Mortify therefore your members which are upon the earth; fornication, uncleanness, inordinate affection, evil concupiscence, and covetousness, which is idolatry: For which things’ sake the wrath of God cometh on the children of disobedience: In the which ye also walked some time, when ye lived in them.
But now ye also put off all these; anger, wrath, malice, blasphemy, filthy communication out of your mouth. Lie not one to another, seeing that ye have put off the old man with his deeds; And have put on the new man, which is renewed in knowledge after the image of him that created him: Where there is neither Greek nor Jew, circumcision nor uncircumcision, Barbarian, Scythian, bond nor free: but Christ is all, and in all.
Put on therefore, as the elect of God, holy and beloved, bowels of mercies, kindness, humbleness of mind, meekness, longsuffering; Forbearing one another, and forgiving one another, if any man have a quarrel against any: even as Christ forgave you, so also do ye. And above all these things put on charity (ἀγάπη or agape), which is the bond of perfectness.
And let the peace of God rule in your hearts, to the which also ye are called in one body; and be ye thankful. Let the word of Christ dwell in you richly in all wisdom; teaching and admonishing one another in psalms and hymns and spiritual songs, singing with grace in your hearts to the Lord. And whatsoever ye do in word or deed, do all in the name of the Lord Jesus, giving thanks to God and the Father by him.47
With this digression on the meaning of charity understood, Nephi’s charity for his people, the Jew, and the gentile and, therefore, his example as well as Paul’s example for people in our day can be comprehended and implemented. Something to strive for.

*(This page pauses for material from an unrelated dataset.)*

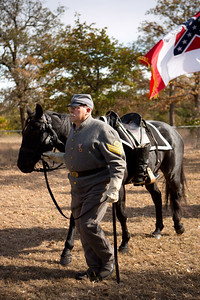 Dan Dvizi leads the caparisoned or riderless horse in a procession during the memorial honoring Albert Robertson.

Readers of the Book of Mormon should strive to be like Nephi because he will meet his readers at the judgment seat, and those who do not follow his admonitions shall be judged therefore. Nephi expresses (1) his hope that his people, the Jews and the Gentiles will be reconciled to Christ, (2) his exhortation to believe his words as the words of Christ, (3) his interim farewell until the judgment bar, and (4) his final farewell to non-believers.48
1. His hope for mankind’s reconciliation to Christ.
But behold, for none of these [meaning his people, the Jews and the Gentiles] can I hope except they shall be reconciled unto Christ, and
enter into the narrow gate, and walk in the strait path which leads to life, and
continue in the path until the end of the day of probation.49
2. His exhortation to believe the words of Christ.
And now, my beloved brethren, and also Jew, and all ye ends of the earth, hearken unto these words and believe in Christ;
and if ye believe not in these words believe in Christ.
And [But?] if ye shall believe in Christ ye will believe in these words, for they are the words of Christ, and he hath given them unto me; and they teach all men that they should do good.
And if they are not the words of Christ, judge ye—
for Christ will show unto you, with power and great glory, that they are his words, at the last day;
and you and I shall stand face to face before his bar;
and ye shall know that I have been commanded of him to write these things, notwithstanding my weakness.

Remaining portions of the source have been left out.